- Born: 27 June 1927 Nanjing, China
- Died: 1 February 2021 (aged 93) Rambouillet, France
- Education: Shanghai Academy of Music
- Occupations: Musician, painter, collector, political activist
- Years active: 1951–present
- Notable work: Music of the Tao
- Spouse: Philippe Bertrand
- Parent(s): Cheng Shewo Yang Fan
- Relatives: Cheng Youshu (sister) Cheng Siwei (brother) Lucie Cheng (half-sister)

= Cheng Zhifan =

Chinese-French musician (1927–2021)

Cheng Zhifan (成之凡 (Chéng Zhīfán); 27 June 1927 – 1 February 2021) was a Chinese-French musician, painter, collector, and political activist. She has run for the President of France three times. She has held a number of personal exhibitions in Paris. Her works are collected in the Paris Oriental Museum and the Musée d'Art Moderne de la Ville de Paris.

==Biography==
Cheng was born in Beijing in 1927, to Cheng Shewo (1898–1991), a journalist, publisher, and educator, and Yang Fan (杨璠).

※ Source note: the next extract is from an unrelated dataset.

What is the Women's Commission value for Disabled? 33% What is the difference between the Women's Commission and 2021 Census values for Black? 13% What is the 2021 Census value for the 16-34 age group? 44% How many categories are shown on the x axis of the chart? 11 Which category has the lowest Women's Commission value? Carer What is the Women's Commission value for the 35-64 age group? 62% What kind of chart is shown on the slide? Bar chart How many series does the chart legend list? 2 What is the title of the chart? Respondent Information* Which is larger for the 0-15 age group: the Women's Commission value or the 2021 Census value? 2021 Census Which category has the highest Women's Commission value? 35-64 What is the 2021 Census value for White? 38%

She has an older sister, Cheng Youshu (1924–2021), a diplomat and poet, and a younger brother, Cheng Siwei (1935–2015), an economist, chemical engineer, and politician.

At the age of 11, Cheng was accepted to Shanghai Academy of Music; after graduation, she taught at the Shanghai Conservatory of Music.

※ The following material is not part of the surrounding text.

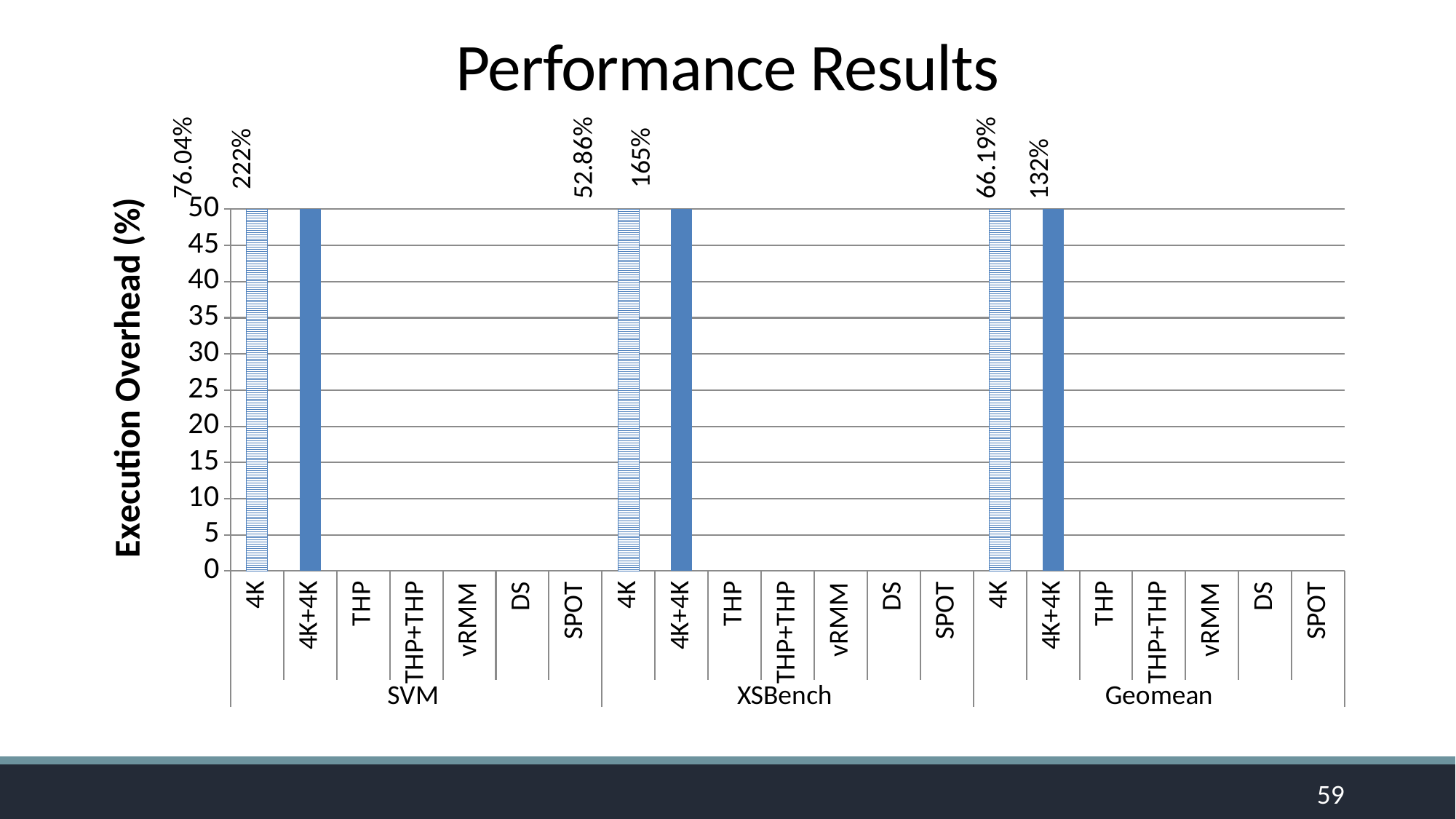
What is the label of the vertical axis? Execution Overhead (%) Which is larger, the 4K+4K value for SVM or the 4K+4K value for Geomean? SVM What is the title of the chart? Performance Results What kind of chart is shown on the slide? bar chart What is the execution overhead for the 4K+4K configuration in the Geomean group? 132% Is the value for 4K+4K in the Geomean group greater or less than 50? greater How many configurations are listed within each benchmark group on the x axis? 7 Which configuration has the highest execution overhead in the SVM group? 4K+4K Is the value for 4K in the XSBench group greater or less than 50? greater What is the execution overhead for the 4K configuration in the SVM group? 76.04% What is the execution overhead for the 4K+4K configuration in the SVM group? 222% How many benchmark groups are shown along the x axis? 3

In 1947, Cheng moved to Hong Kong and taught at Hong Kong School of Sacred Music. In May 1951, the French pianist Germaine Mounier visited China and took her as an apprentice; in November, the pianist took her to Paris. In 1953, she married Philippe Bertrand (贝尔覃) in a Christian church.

In April 1973, Cheng founded the French Taoist Association and served as its president.

In October 1981, Cheng ran for the President of France for the first time but was unsuccessful. In 1988, she ran for the office for the second time and failed again. She ran for the third time in 1995, but the French Interior Department has no proof of her participation in the presidential election. Zhifan died on 1 February, 2021, at the age of 93.